Import restrictions push cell phone companies to manufacture locally

Mohamed Alaa El-Din
4 Min Read

It seems that the restrictions on the import of mobile devices and the requirement to open documentary credits before importing shipments have prompted companies to manufacture locally in an attempt to not lose the Egyptian market, which has been suffering from a severe shortage of mobile devices since the end of last March.

An official source in the cell phone market said that the importance of the Egyptian market prompted some companies to start planning to manufacture mobile devices in the Egyptian market, noting that the Vivo factory is the beginning, but there are more companies that will soon start following suit.

The source explained that local manufacturing is important and in line with the state’s strategy to deepen the local industry, but it is not sufficient alone to meet the needs of the local market, and therefore import restrictions on cell phones must be lifted, especially as it is a strategic commodity that plays an important role in achieving the state’s digital transformation plans.

The source also indicated that no matter how efficient the local manufacturers are, they alone cannot meet the needs of local consumption, especially since this industry needs tens of years to establish itself.

However, they believe that the development of infrastructure in the Egyptian market and the improvement of the investment climate contributed to changing international companies’ view of the Egyptian market from a mere consumer market to a market that provides added value through a shift in manufacturing technology.

The Central Bank of Egypt (CBE) issued a set of new import regulations at the end of last February that came into effect in March, including doing away with collection documents in the implementation of all import operations and working with documentary credits, however, collection documents are allowed for production requirements.

Since the end of March, the cell phone market has not witnessed the entry of new goods — except for some brands in a limited way — according to dealers and merchants.

For his part, Walid Ramadan — Member of the Cairo Chamber of Commerce’s Board of Directors and VP of the Chamber’s Mobile and Communications Division — said that manufacturing is an important issue for the Egyptian market, but it cannot unite to meet the needs of the local market in light of the government’s direction to achieve the digital transformation plan.

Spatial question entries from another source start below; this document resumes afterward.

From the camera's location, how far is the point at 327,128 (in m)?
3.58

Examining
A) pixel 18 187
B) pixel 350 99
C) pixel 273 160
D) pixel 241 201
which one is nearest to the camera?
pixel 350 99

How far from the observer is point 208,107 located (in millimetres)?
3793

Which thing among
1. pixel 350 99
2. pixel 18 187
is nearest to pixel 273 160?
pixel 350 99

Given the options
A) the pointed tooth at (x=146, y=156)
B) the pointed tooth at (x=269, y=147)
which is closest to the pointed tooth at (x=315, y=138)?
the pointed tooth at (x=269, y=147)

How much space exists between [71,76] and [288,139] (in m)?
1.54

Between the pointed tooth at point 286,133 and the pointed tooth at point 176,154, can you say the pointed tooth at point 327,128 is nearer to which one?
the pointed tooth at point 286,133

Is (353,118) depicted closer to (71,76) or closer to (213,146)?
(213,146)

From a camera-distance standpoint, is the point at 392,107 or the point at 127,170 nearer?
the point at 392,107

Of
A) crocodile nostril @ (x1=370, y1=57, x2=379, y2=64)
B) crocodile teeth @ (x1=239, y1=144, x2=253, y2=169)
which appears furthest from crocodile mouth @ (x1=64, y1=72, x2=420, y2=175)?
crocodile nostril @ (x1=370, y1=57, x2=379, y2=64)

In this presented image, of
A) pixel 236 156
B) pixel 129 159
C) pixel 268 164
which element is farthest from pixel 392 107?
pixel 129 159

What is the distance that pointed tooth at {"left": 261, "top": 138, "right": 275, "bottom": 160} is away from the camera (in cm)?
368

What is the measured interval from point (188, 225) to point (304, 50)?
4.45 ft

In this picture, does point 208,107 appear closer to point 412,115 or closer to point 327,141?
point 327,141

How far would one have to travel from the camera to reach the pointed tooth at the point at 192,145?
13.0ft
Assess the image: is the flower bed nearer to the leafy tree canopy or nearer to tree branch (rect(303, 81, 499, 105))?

He believes that the coming period will witness the rise of some local manufacturers, which is good for the Egyptian market, but it is not enough.

Ramadan also believes that it is necessary to include mobile devices, as well as spare parts for goods that receive the exception for opening documentary credits, especially since cell phones are an important tool in implementing Egypt’s vision towards digital transformation.

He explained that the Cairo Chamber of Commerce submitted a memorandum to the governor of the CBE accompanied by a study on the importance of mobile devices to the Egyptian market and the negative effects of restricting its import.

Furthermore, Ramadan said that according to the study completed by the Chamber, there are more than 96.4 people who use mobile phones in Egypt, 17 million of which use electronic wallets via cell phones and 66.7 million of which use the internet via a mobile device.